Time Management is a core fundamental of being an effective person, employee and most especially a leader. Leaders have a unique position in the company where they have to balance a lot of different things from their people to the business all the way to the customers. Effectively managing your time around that is the difference between a good leader and a great leader.
Time management is an interesting topic, because people will swear for and against certain techniques. There is a ton of data about time management, but the three stats that impact me the most are as follows. The first is the typical employee is only productive for 2 hours and 53 minutes per workday and the second ties very directly into the other 5 hours (if you are talking an 8 hour workday) and that is 90% of employees check business messaging tools like Slack or Teams for up to 5 hours daily. That is a lot of time distracted by messaging apps. The last one is around multitasking, which says multitasking costs a person 6 hours of productivity each week. That is 3 business days per month!
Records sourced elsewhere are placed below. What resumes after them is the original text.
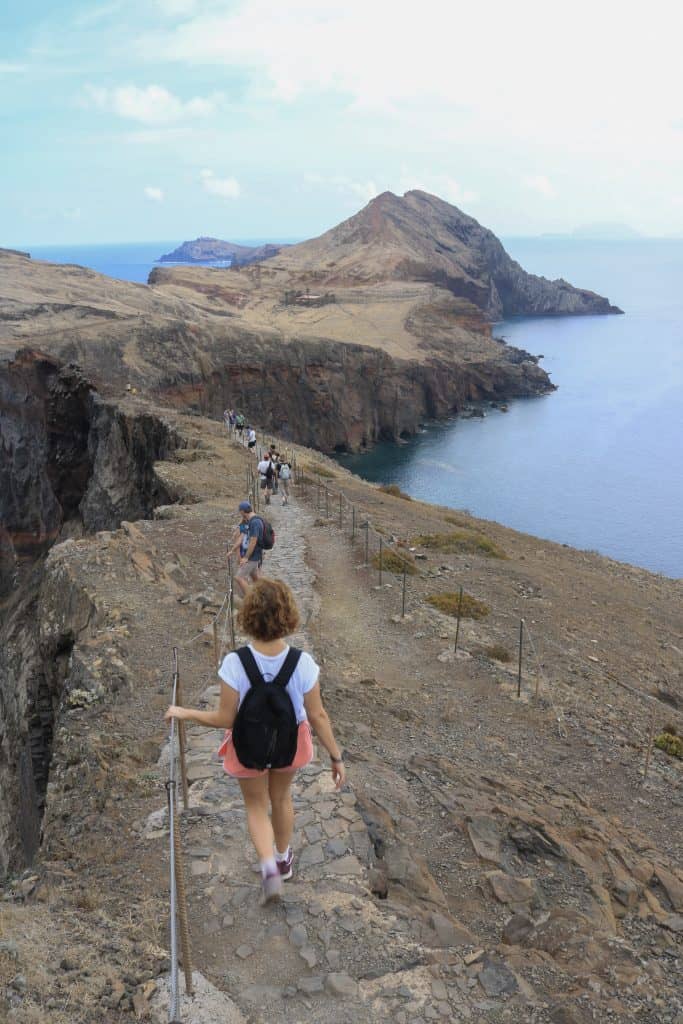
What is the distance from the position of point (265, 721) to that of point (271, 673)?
1.15ft

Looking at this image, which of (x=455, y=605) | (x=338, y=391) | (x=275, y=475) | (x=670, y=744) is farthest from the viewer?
(x=338, y=391)

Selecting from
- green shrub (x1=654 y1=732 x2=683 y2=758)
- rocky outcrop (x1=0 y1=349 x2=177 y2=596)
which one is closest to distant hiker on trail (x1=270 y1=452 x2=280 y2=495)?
rocky outcrop (x1=0 y1=349 x2=177 y2=596)

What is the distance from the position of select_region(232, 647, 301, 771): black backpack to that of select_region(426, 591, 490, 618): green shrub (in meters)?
11.7

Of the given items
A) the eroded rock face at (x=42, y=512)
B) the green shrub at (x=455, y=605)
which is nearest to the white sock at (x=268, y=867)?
the eroded rock face at (x=42, y=512)

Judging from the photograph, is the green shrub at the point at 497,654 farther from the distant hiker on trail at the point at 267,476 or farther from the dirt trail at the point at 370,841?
the distant hiker on trail at the point at 267,476

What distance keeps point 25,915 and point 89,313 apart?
73.4 metres

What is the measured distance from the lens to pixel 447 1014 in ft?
17.4

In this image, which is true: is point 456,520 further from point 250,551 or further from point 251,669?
point 251,669

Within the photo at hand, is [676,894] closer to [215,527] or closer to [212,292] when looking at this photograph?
[215,527]

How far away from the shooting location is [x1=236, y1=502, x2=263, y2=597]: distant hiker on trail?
522 inches

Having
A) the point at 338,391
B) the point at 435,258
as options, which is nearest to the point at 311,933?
the point at 338,391

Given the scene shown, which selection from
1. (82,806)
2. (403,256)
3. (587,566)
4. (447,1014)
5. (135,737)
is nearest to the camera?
(447,1014)

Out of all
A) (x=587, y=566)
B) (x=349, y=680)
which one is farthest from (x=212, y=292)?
(x=349, y=680)

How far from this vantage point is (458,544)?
79.2 feet
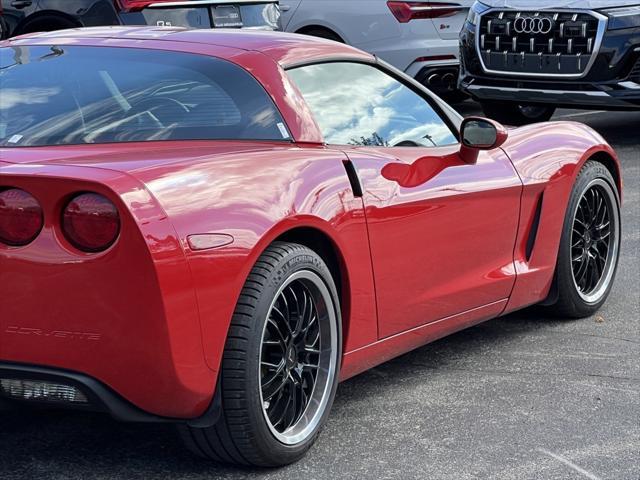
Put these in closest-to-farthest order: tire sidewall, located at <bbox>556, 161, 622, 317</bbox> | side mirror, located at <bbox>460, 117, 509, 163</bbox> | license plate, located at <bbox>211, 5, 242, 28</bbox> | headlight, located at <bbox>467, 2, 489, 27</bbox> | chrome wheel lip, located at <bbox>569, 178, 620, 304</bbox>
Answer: side mirror, located at <bbox>460, 117, 509, 163</bbox> < tire sidewall, located at <bbox>556, 161, 622, 317</bbox> < chrome wheel lip, located at <bbox>569, 178, 620, 304</bbox> < license plate, located at <bbox>211, 5, 242, 28</bbox> < headlight, located at <bbox>467, 2, 489, 27</bbox>

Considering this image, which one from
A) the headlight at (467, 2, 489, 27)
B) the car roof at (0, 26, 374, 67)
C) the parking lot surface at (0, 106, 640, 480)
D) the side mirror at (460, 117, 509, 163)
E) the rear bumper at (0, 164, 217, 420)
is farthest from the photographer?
the headlight at (467, 2, 489, 27)

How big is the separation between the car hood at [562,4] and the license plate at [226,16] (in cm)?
215

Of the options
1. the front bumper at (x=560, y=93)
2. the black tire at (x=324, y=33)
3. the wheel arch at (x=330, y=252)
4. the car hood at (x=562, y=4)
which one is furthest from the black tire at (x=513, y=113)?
the wheel arch at (x=330, y=252)

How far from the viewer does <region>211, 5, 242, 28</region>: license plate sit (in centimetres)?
1024

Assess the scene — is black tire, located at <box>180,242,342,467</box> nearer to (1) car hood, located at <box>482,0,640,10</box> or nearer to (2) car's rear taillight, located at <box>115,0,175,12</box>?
(2) car's rear taillight, located at <box>115,0,175,12</box>

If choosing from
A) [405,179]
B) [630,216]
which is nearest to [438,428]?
[405,179]

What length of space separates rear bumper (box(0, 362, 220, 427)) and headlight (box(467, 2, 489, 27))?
7791 millimetres

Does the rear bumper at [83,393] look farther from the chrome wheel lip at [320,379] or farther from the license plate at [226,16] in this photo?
the license plate at [226,16]

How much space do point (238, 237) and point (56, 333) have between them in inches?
22.6

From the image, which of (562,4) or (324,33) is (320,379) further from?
(324,33)

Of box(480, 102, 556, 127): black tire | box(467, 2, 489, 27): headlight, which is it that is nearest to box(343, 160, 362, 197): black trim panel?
box(467, 2, 489, 27): headlight

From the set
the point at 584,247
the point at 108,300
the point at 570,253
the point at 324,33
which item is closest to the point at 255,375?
the point at 108,300

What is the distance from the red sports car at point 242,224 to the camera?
3.55 meters

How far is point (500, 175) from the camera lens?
521 centimetres
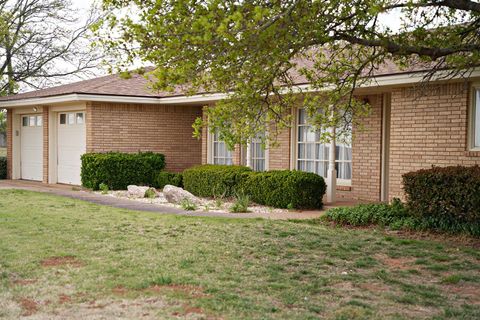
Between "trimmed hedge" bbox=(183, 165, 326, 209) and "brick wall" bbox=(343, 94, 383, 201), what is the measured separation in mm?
1812

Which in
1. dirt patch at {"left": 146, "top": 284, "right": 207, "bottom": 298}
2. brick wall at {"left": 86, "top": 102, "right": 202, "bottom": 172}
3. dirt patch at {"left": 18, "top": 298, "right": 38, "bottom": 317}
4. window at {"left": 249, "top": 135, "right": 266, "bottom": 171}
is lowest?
dirt patch at {"left": 18, "top": 298, "right": 38, "bottom": 317}

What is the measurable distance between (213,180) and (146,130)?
5653mm

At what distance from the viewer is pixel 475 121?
12406 millimetres

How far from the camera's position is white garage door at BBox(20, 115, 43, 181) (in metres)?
24.0

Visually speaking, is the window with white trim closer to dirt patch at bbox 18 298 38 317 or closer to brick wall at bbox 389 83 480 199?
brick wall at bbox 389 83 480 199

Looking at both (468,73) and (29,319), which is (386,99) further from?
(29,319)

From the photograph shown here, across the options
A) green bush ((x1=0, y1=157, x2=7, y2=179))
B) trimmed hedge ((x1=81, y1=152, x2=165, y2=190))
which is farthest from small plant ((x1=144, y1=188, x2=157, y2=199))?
green bush ((x1=0, y1=157, x2=7, y2=179))

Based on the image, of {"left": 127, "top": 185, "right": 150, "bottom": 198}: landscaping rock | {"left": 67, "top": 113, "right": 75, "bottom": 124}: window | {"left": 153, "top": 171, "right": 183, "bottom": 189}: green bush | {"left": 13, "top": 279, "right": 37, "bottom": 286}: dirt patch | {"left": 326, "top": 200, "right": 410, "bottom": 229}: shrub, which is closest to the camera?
{"left": 13, "top": 279, "right": 37, "bottom": 286}: dirt patch

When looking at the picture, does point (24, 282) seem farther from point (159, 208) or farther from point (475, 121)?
point (475, 121)

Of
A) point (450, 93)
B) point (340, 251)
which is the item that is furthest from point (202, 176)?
point (340, 251)

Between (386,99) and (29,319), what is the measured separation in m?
11.7

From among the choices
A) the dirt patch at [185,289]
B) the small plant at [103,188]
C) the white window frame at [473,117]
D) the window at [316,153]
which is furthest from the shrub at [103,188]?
the dirt patch at [185,289]

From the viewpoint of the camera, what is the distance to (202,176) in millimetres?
17250

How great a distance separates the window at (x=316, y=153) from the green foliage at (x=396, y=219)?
4.12 metres
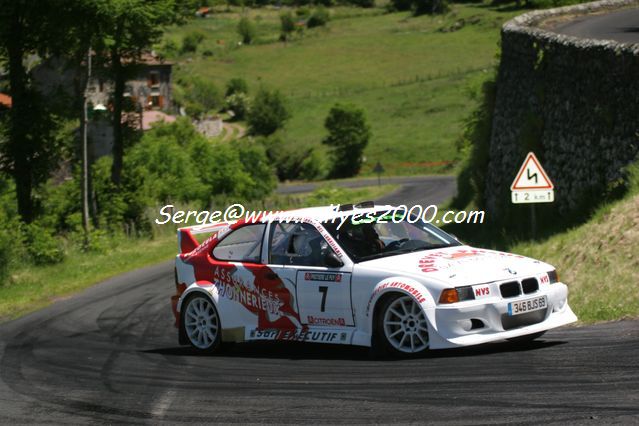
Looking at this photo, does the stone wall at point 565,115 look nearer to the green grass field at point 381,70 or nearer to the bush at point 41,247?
the bush at point 41,247

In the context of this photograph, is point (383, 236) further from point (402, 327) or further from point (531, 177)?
point (531, 177)

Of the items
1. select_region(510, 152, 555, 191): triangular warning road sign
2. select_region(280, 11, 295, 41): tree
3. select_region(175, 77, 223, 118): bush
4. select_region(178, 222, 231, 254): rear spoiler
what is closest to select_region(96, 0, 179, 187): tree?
select_region(510, 152, 555, 191): triangular warning road sign

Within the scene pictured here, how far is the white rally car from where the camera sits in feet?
33.9

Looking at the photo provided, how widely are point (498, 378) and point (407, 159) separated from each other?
7969cm

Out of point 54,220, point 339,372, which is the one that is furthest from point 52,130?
point 339,372

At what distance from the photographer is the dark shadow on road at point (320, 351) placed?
1069 cm

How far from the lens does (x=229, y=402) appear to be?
370 inches

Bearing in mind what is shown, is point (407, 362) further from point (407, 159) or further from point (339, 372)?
point (407, 159)

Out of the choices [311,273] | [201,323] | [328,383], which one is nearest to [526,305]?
[328,383]

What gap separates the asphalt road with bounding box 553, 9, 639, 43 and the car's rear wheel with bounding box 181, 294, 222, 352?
534 inches

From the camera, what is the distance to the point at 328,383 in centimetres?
981

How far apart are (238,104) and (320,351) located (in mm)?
105054

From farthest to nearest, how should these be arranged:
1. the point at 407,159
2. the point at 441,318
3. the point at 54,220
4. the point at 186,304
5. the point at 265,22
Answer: the point at 265,22 < the point at 407,159 < the point at 54,220 < the point at 186,304 < the point at 441,318

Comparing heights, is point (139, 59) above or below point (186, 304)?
above
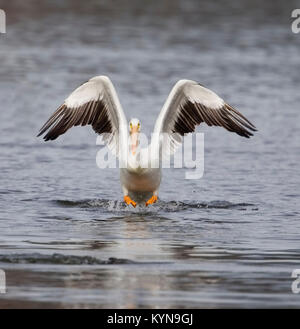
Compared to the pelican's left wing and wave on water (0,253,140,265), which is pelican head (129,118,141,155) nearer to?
the pelican's left wing

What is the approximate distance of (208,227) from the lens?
37.4ft

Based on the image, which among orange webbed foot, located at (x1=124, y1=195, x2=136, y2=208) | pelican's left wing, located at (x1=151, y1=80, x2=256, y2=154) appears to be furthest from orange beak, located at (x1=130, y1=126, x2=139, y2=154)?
orange webbed foot, located at (x1=124, y1=195, x2=136, y2=208)

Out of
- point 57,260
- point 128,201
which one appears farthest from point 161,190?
point 57,260

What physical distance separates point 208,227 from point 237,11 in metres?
25.1

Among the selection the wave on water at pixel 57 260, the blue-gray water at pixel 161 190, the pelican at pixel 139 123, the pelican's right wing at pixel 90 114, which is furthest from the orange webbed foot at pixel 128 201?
the wave on water at pixel 57 260

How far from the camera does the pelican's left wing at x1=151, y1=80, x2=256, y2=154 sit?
12758 millimetres

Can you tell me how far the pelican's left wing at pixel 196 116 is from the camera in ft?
41.9

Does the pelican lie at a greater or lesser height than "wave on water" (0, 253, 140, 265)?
greater

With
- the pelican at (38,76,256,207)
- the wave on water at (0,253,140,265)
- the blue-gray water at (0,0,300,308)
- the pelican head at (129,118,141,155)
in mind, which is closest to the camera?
the blue-gray water at (0,0,300,308)

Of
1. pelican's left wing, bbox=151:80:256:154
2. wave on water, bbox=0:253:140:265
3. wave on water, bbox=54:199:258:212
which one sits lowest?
wave on water, bbox=0:253:140:265

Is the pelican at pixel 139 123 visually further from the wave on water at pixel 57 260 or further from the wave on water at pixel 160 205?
the wave on water at pixel 57 260
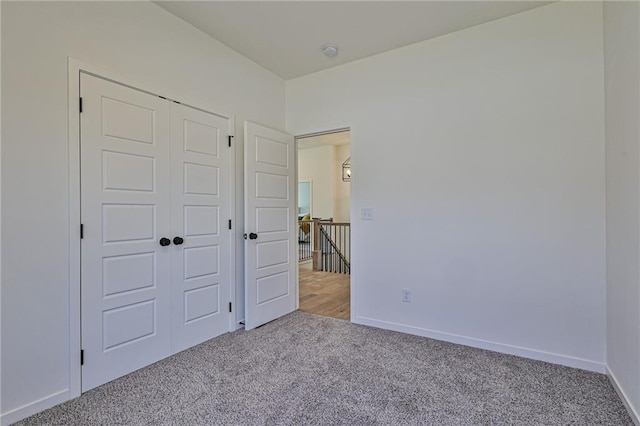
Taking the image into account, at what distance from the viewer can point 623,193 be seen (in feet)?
6.29

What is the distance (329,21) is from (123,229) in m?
2.30

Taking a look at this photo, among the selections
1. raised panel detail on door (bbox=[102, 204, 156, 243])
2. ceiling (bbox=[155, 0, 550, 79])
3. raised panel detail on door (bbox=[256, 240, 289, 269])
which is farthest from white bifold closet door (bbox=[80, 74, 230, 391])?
ceiling (bbox=[155, 0, 550, 79])

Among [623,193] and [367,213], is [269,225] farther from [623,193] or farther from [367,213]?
[623,193]

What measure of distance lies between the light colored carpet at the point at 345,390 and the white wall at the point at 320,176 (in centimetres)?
535

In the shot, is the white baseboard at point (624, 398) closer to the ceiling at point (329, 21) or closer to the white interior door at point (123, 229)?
the ceiling at point (329, 21)

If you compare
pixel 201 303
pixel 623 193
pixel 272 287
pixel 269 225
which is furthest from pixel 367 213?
pixel 623 193

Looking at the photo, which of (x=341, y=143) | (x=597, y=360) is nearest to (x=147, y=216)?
(x=597, y=360)

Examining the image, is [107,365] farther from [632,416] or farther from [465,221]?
[632,416]

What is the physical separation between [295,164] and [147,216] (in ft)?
5.96

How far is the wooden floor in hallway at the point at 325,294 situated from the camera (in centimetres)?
372

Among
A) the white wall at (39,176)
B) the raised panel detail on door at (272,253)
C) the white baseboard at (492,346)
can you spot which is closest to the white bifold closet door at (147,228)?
the white wall at (39,176)

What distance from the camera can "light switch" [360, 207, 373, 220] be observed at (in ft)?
10.6

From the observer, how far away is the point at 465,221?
2.75m

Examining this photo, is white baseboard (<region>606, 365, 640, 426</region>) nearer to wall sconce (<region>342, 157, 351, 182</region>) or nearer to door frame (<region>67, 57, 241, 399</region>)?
door frame (<region>67, 57, 241, 399</region>)
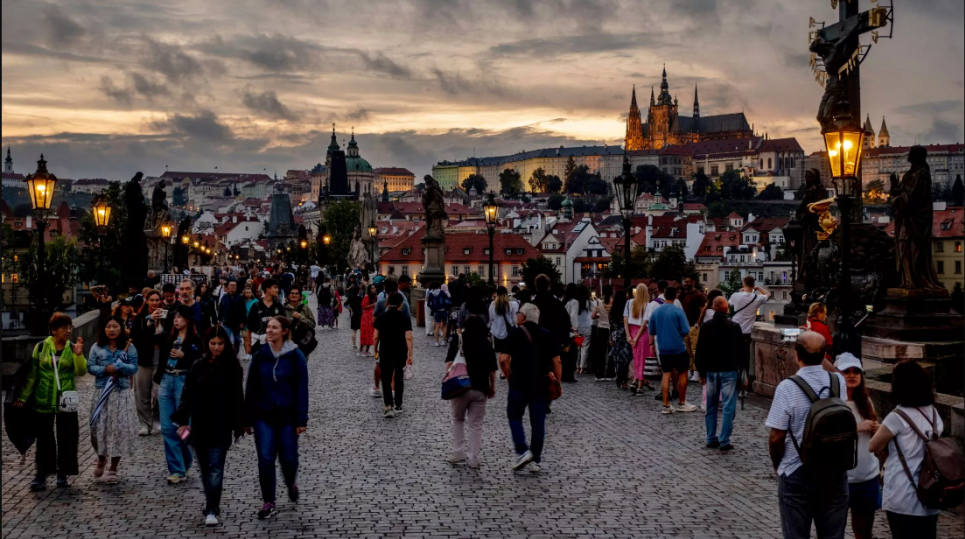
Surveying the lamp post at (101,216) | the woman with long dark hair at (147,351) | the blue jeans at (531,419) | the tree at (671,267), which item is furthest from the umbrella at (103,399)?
the tree at (671,267)

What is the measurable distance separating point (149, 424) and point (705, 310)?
6.17 m

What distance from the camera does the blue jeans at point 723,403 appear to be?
1018 centimetres

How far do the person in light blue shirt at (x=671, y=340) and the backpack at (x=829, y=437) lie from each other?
6.47m

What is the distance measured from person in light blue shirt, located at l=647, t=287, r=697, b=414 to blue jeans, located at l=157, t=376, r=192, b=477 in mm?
5688

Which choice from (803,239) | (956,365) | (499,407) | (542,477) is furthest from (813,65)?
(542,477)

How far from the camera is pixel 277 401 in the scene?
25.7 ft

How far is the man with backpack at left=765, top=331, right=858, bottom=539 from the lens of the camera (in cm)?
573

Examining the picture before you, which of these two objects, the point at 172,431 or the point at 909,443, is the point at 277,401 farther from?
the point at 909,443

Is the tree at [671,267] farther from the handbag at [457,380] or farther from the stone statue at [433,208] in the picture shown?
the handbag at [457,380]

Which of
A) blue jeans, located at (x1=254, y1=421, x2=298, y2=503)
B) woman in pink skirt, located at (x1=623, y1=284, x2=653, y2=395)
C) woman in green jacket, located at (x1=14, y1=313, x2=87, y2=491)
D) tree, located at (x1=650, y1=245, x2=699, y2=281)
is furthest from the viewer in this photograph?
tree, located at (x1=650, y1=245, x2=699, y2=281)

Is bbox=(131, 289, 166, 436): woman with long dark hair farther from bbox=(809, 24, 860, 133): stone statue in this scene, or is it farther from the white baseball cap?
bbox=(809, 24, 860, 133): stone statue

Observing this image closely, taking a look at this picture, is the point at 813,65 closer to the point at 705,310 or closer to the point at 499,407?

If you aren’t paying attention to your impact on your people, you could exacerbate one or all of those stats in a single decision/email/message. That is why it’s important to become intimately familiar with time management.
This is the first video in a 6 part series that will dive deeper in the the following time management techniques:
- The Pomodoro Technique
- Time Blocking
- The Time Management Matrix (AKA The Eisenhower Matrix)
- Parkinson’s Law
- Pareto Principle (AKA The 80/20 Rule)
We will go through these techniques in the way I learned about them and started exploring Time Management in my own journey. You may find one that fits perfectly with you as an individual or you may find that mixing together a few concepts helps you more than single one could.
As you go through this series, think about how you could use these to get control of your own time, but also to build profiles of how your people and teams work from a timeline perspective. This will give you power to not only make good decisions but challenge deadlines when necessary.
I hope this was helpful! Thanks for being here! Take care!